The US dollar index declined today as the market waited for the Federal Reserve and Q1 GDP data. The Fed is expected to leave interest rates unchanged at the current range of between 0% and 0.25%. Traders will watch for three key things in the statement. First, they will want to know how long the rates will remain low. The bank could say that it will leave rates at the current level as long as it is necessary. Second, they will want to see whether the bank will take action to cushion the economy. Finally, they will lookout for a statement about the balance sheet, which has been expanding at the fastest pace on record. Meanwhile, analysts expect the US economy to have declined by 4% in the first quarter.
The euro rose slightly in overnight trading as traders reacted to the Italian credit rate cut. In a statement yesterday, Fitch downgraded the country to a single notch above junk status. The agency said that the current pandemic will increase doubts about the sustainability of the country’s debt. The agency said that the country’s debt to GDP ratio would increase to about 156%. This decision came a few days after S&P Global Ratings held its rating at BBB. On the other hand, Moody’s has left Italian debt a single notch above junk status. We will receive the German import price index and the eurozone’s business confidence data.
The Australian dollar continued to rise as investors reacted to the country’s inflation data.
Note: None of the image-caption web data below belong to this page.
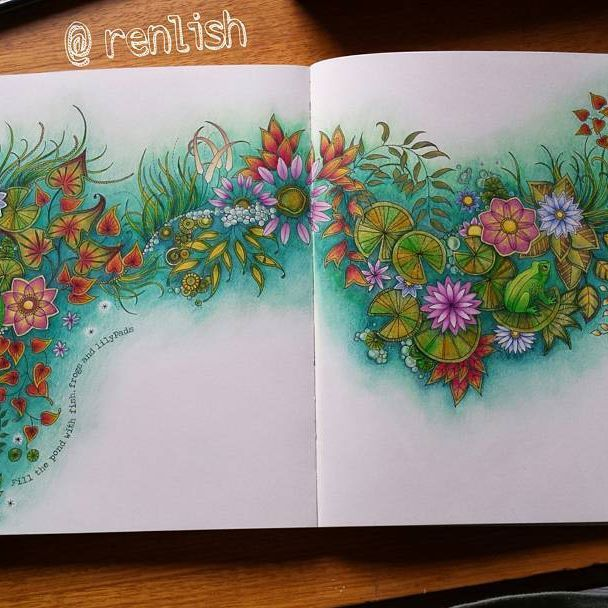 Finally Finished This Spread From The Secret Garden Completed With Faber Castell Polychromos Pencils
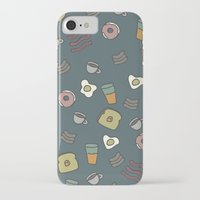 70s iPhone & iPod Cases featuring 70S Cafe by Calepotts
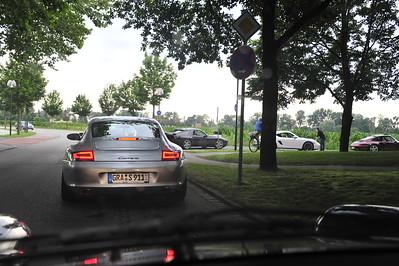 7.Treffen der Freunde von Porsche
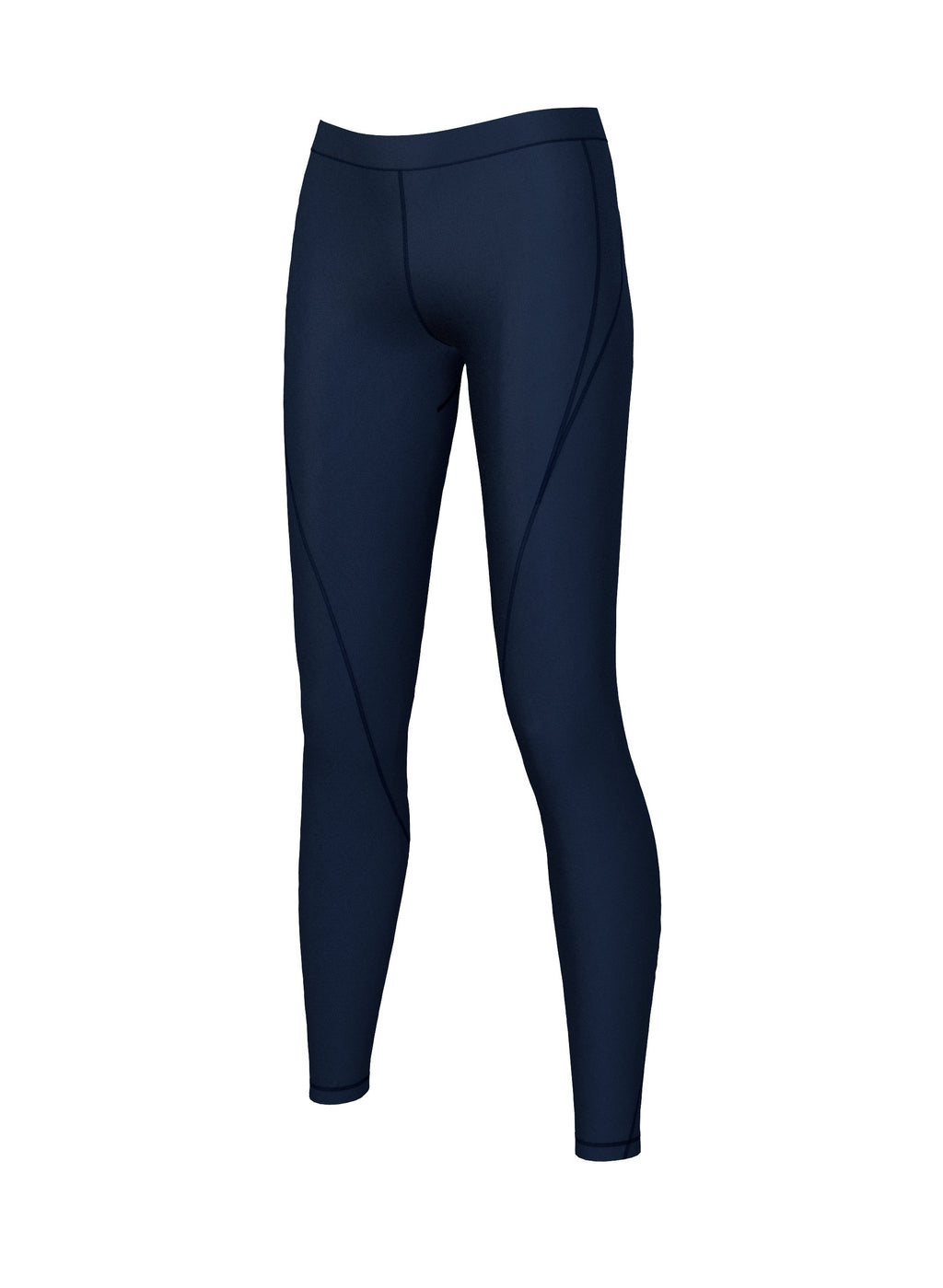 BHHC Womens power stretch tights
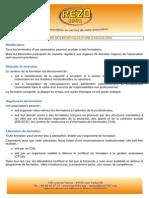 Formation des bénévoles d'une association.pdf
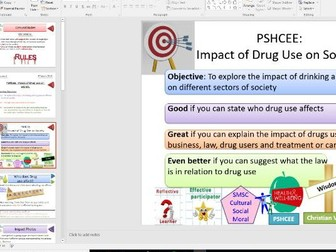 PSHE Drugs Education for KS4: Impact of Drug Use on User and Society - Whole Lesson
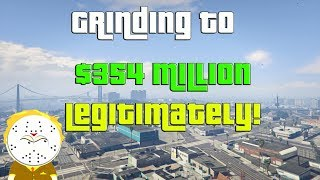 GTA Grinding To $354 Million Legitimately And Helping Subs
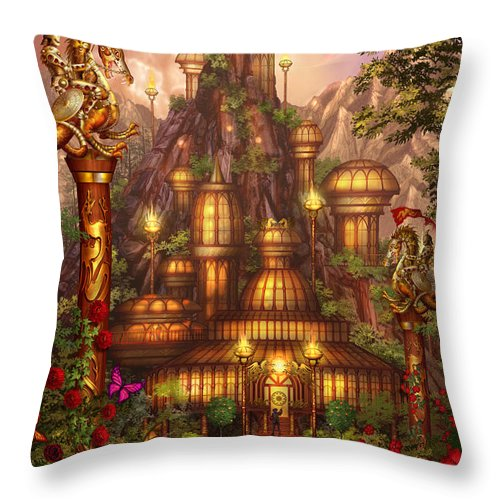 Ciro Marchetti Throw Pillow featuring the digital art City Of Wands by MGL Meiklejohn Graphics Licensing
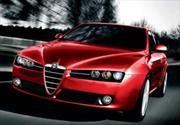 Nueva motorización para el Alfa Romeo 159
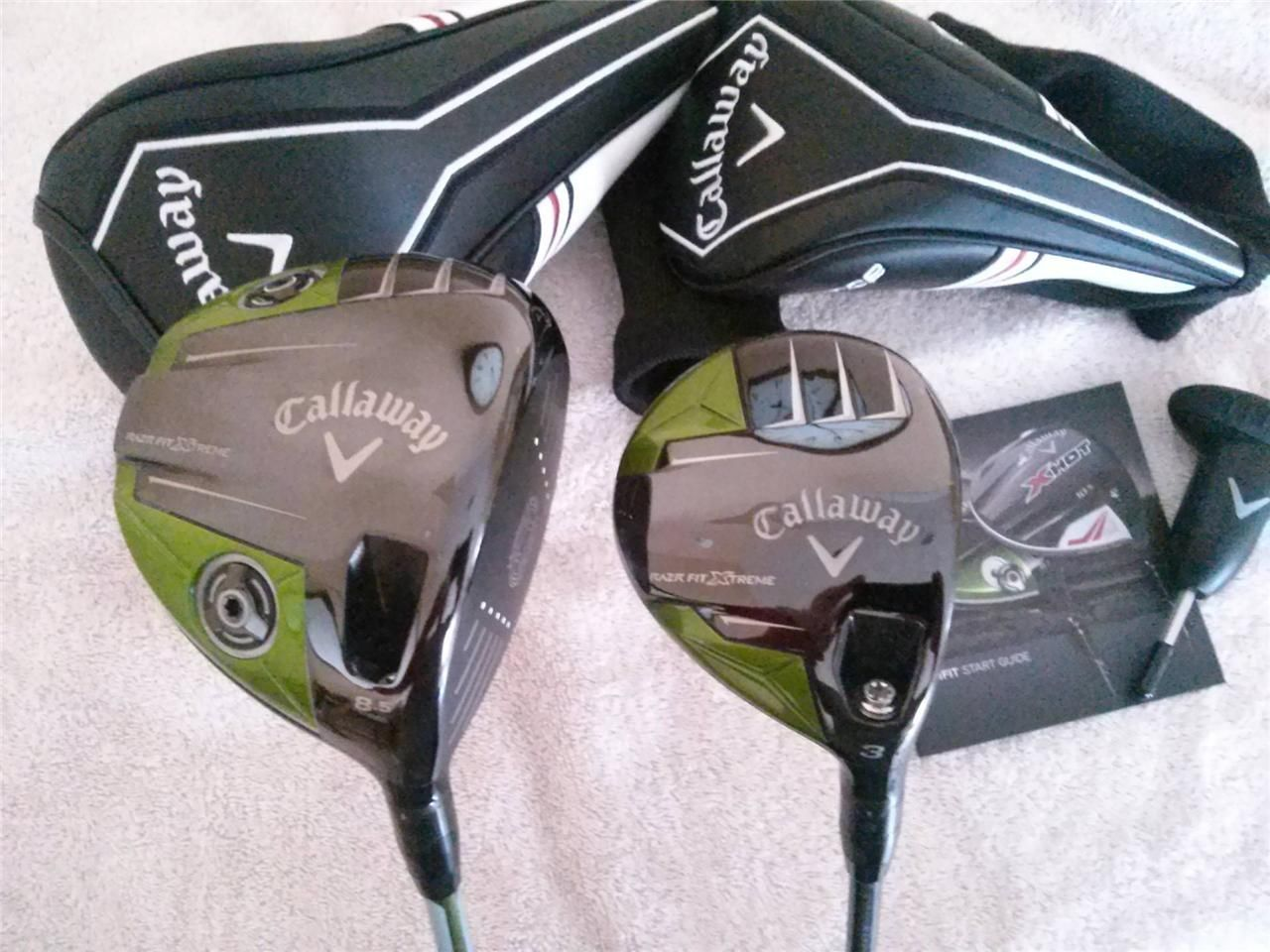 Brand New Callaway Razr Fit Xtreme Driver And 3 Wood Golf Clubs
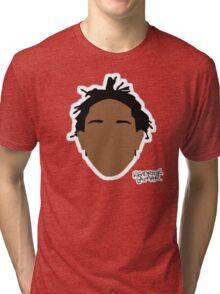 Cornrow Kenny Tri-blend T-Shirt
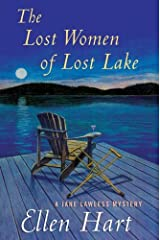 The Lost Women of Lost Lake: A Jane Lawless Mystery (Jane Lawless Mysteries Series Book 19) Kindle Edition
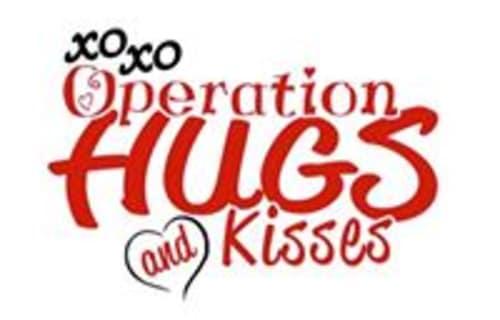 Operations Hugs & Kisses
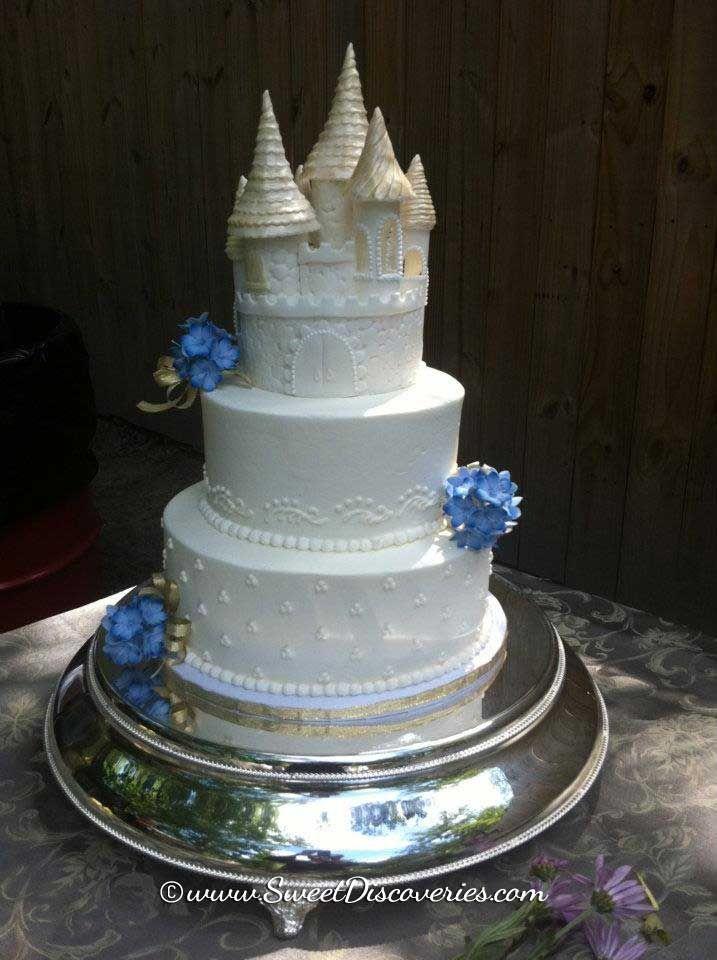 renaissance wedding cakes | Home » Wedding Cakes Gallery » Medieval Wedding Cake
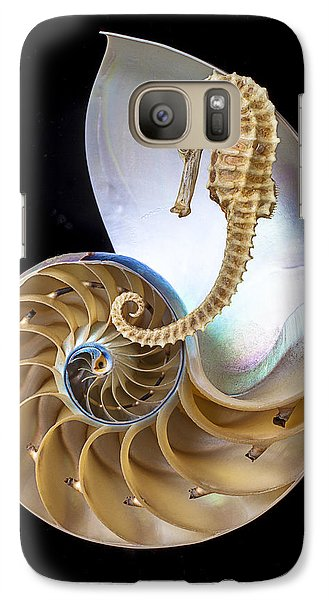 Nautilus With Seahorse Galaxy S7 Case by Garry Gay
In the first quarter, the headline consumer prices rose by 0.3%. This was lower than the previous quarter’s rate of 0.7%. Still, it was better than the consensus estimates of 0.2%. The prices rose by an annualised rate of 2.2%. The trimmed mean CPI rose by 1.8% while the weighted mean CPI rose by 1.7% in the quarter. Meanwhile, in New Zealand, the trade surplus rose to $672 million in March as both exports and imports increased.
The AUD/USD relentless rally continued in overnight trading. The pair reached an intraday high of 0.6527, which is the highest it has been since March 13. The price is above the short and medium-term moving averages. Also, it has moved above the important 23.6% Fibonacci retracement level. Therefore, this means that the pair will likely continue rising today as bulls attempt to reach the next resistance level at 0.6550.
The EUR/USD pair bounced back after the Italian credit downgrade. It reached an intraday high of 1.0853, which was slightly higher than yesterday’s low of 1.0815. On the hourly chart, this price is above the 14-day and 28-day exponential moving averages. The price is also slightly below yesterday’s high of 1.0890. The bullish trend will likely continue today as long as the price remains above the 28-day EMA at 1.0835.
The USD/JPY pair declined to an intraday low of 106.53, which is the lowest it has been since March 18. The price has been on a strong downward trend since peaking at 111.70 on March 24. It is also slightly above the 50% Fibonacci retracement level and below the short and medium-term moving averages. The pair will likely continue moving lower as bears attempt to move below the 50% retracement at 106.40.